▶ _Problem statement_:
Write every line out verbatim and omit the pictures.

▶ _Input for this task_:
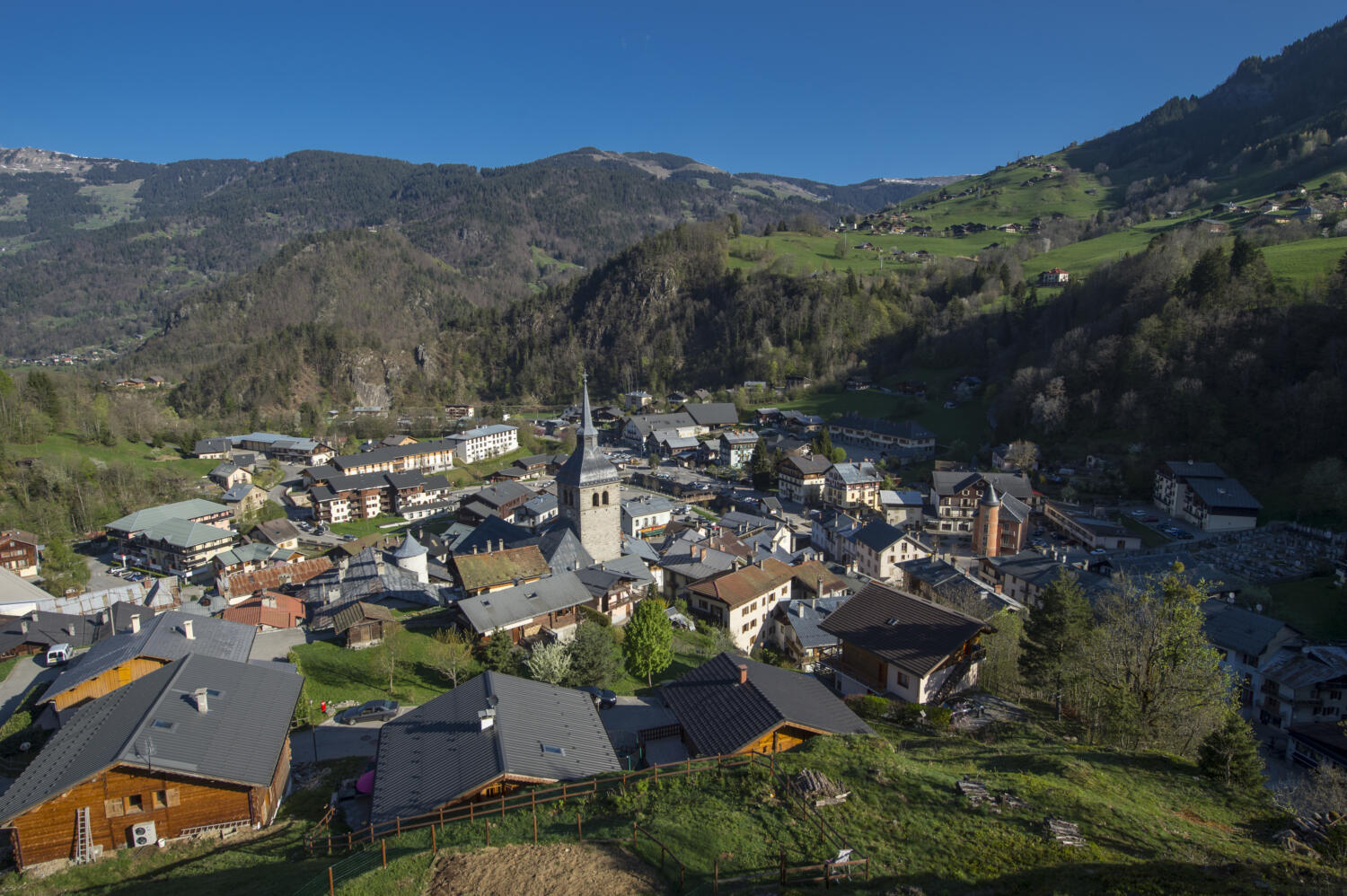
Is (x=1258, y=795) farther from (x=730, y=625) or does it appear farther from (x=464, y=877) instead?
(x=730, y=625)

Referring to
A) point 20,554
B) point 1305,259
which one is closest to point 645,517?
point 20,554

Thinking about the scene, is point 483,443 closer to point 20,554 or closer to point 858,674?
point 20,554

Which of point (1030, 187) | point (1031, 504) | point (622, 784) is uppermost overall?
point (1030, 187)

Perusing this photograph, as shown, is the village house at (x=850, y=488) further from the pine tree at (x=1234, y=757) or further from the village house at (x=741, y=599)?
the pine tree at (x=1234, y=757)

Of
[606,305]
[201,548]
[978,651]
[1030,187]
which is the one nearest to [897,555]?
[978,651]

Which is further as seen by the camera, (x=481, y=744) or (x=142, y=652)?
(x=142, y=652)

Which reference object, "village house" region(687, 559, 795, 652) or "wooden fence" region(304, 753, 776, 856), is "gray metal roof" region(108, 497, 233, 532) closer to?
"village house" region(687, 559, 795, 652)
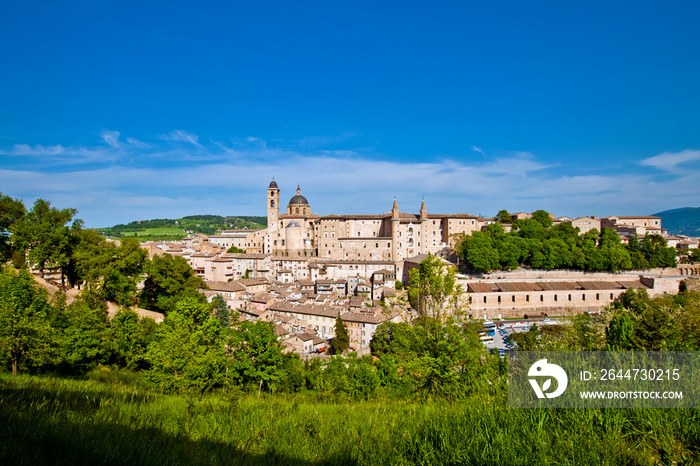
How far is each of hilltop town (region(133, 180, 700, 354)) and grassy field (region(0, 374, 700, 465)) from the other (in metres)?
23.5

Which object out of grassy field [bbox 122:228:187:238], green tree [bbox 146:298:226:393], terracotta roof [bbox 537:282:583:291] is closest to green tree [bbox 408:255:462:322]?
green tree [bbox 146:298:226:393]

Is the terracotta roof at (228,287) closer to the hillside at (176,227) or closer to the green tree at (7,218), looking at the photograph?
the green tree at (7,218)

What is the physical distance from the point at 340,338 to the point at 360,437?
31860 millimetres

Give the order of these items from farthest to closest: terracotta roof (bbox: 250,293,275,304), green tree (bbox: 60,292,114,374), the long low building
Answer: terracotta roof (bbox: 250,293,275,304)
the long low building
green tree (bbox: 60,292,114,374)

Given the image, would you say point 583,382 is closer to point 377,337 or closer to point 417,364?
point 417,364

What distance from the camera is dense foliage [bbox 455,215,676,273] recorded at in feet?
162

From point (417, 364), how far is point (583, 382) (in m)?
4.66

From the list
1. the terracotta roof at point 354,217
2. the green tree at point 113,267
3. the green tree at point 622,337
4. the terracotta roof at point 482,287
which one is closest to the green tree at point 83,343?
the green tree at point 113,267

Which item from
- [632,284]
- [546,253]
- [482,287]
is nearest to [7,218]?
[482,287]

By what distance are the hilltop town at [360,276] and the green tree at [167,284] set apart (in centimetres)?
551

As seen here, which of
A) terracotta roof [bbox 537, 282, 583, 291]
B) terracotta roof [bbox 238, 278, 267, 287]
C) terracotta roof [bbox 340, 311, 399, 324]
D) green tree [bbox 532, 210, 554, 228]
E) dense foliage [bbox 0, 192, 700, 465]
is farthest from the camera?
green tree [bbox 532, 210, 554, 228]

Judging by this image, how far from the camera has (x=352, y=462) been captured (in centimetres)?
271

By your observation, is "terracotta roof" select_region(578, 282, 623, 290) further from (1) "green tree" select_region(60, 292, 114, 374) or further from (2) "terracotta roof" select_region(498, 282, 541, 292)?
(1) "green tree" select_region(60, 292, 114, 374)

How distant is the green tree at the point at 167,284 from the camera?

▶ _Worked solution_:
Is (x=1258, y=795) farther from (x=730, y=625) or does it appear farther from (x=464, y=877) instead?
(x=730, y=625)

Referring to
A) point 20,554
B) point 1305,259
which one is closest to point 645,517?
point 20,554

Thinking about the scene, is point 483,443 closer to point 20,554 or closer to point 858,674?
point 20,554

Which of point (1030, 187) | point (1031, 504) | point (622, 784) is uppermost overall?
point (1030, 187)

Perusing this photograph, as shown, is the village house at (x=850, y=488) further from the pine tree at (x=1234, y=757) or further from the village house at (x=741, y=599)?
the pine tree at (x=1234, y=757)

Of
[606,305]
[201,548]
[978,651]
[1030,187]
which is the one nearest to [897,555]?
[978,651]

Which is further as seen by the camera, (x=481, y=744) or (x=142, y=652)?
(x=142, y=652)

Which reference object, "village house" region(687, 559, 795, 652) or "wooden fence" region(304, 753, 776, 856), is "gray metal roof" region(108, 497, 233, 532) closer to?
"village house" region(687, 559, 795, 652)
How far is each of hilltop town (region(133, 180, 700, 354)) and grassy field (region(0, 374, 700, 465)) from the other (in metres)?
23.5

Which object out of grassy field [bbox 122:228:187:238], green tree [bbox 146:298:226:393], terracotta roof [bbox 537:282:583:291] is closest to green tree [bbox 408:255:462:322]?
green tree [bbox 146:298:226:393]

Is the terracotta roof at (228,287) closer to the hillside at (176,227) or closer to the green tree at (7,218), looking at the photograph?
the green tree at (7,218)

What is the physical distance from the point at 340,338 to the point at 360,437?
31860 millimetres

Give the order of these items from farthest to closest: terracotta roof (bbox: 250,293,275,304), green tree (bbox: 60,292,114,374), the long low building
Answer: terracotta roof (bbox: 250,293,275,304)
the long low building
green tree (bbox: 60,292,114,374)

Given the image, would you say point 583,382 is closer to point 377,337 or closer to point 417,364?
point 417,364

What distance from the camera is dense foliage [bbox 455,215,676,273] recorded at in feet?
162

From point (417, 364), how far is point (583, 382) (in m)?
4.66

From the list
1. the terracotta roof at point 354,217
2. the green tree at point 113,267
3. the green tree at point 622,337
4. the terracotta roof at point 482,287
which one is closest to the green tree at point 83,343?
the green tree at point 113,267

Which item from
- [632,284]
- [546,253]
- [482,287]
is nearest to [7,218]?
[482,287]

By what distance are the hilltop town at [360,276] and the green tree at [167,284] set apart (in centimetres)?
551

As seen here, which of
A) terracotta roof [bbox 537, 282, 583, 291]
B) terracotta roof [bbox 238, 278, 267, 287]
C) terracotta roof [bbox 340, 311, 399, 324]
D) green tree [bbox 532, 210, 554, 228]
E) dense foliage [bbox 0, 192, 700, 465]
is farthest from the camera?
green tree [bbox 532, 210, 554, 228]

Judging by this image, how far from the camera has (x=352, y=462) been captured (in centimetres)?
271

By your observation, is "terracotta roof" select_region(578, 282, 623, 290) further from (1) "green tree" select_region(60, 292, 114, 374) or further from (2) "terracotta roof" select_region(498, 282, 541, 292)?
(1) "green tree" select_region(60, 292, 114, 374)

How distant is the green tree at the point at 167,284 from the camera?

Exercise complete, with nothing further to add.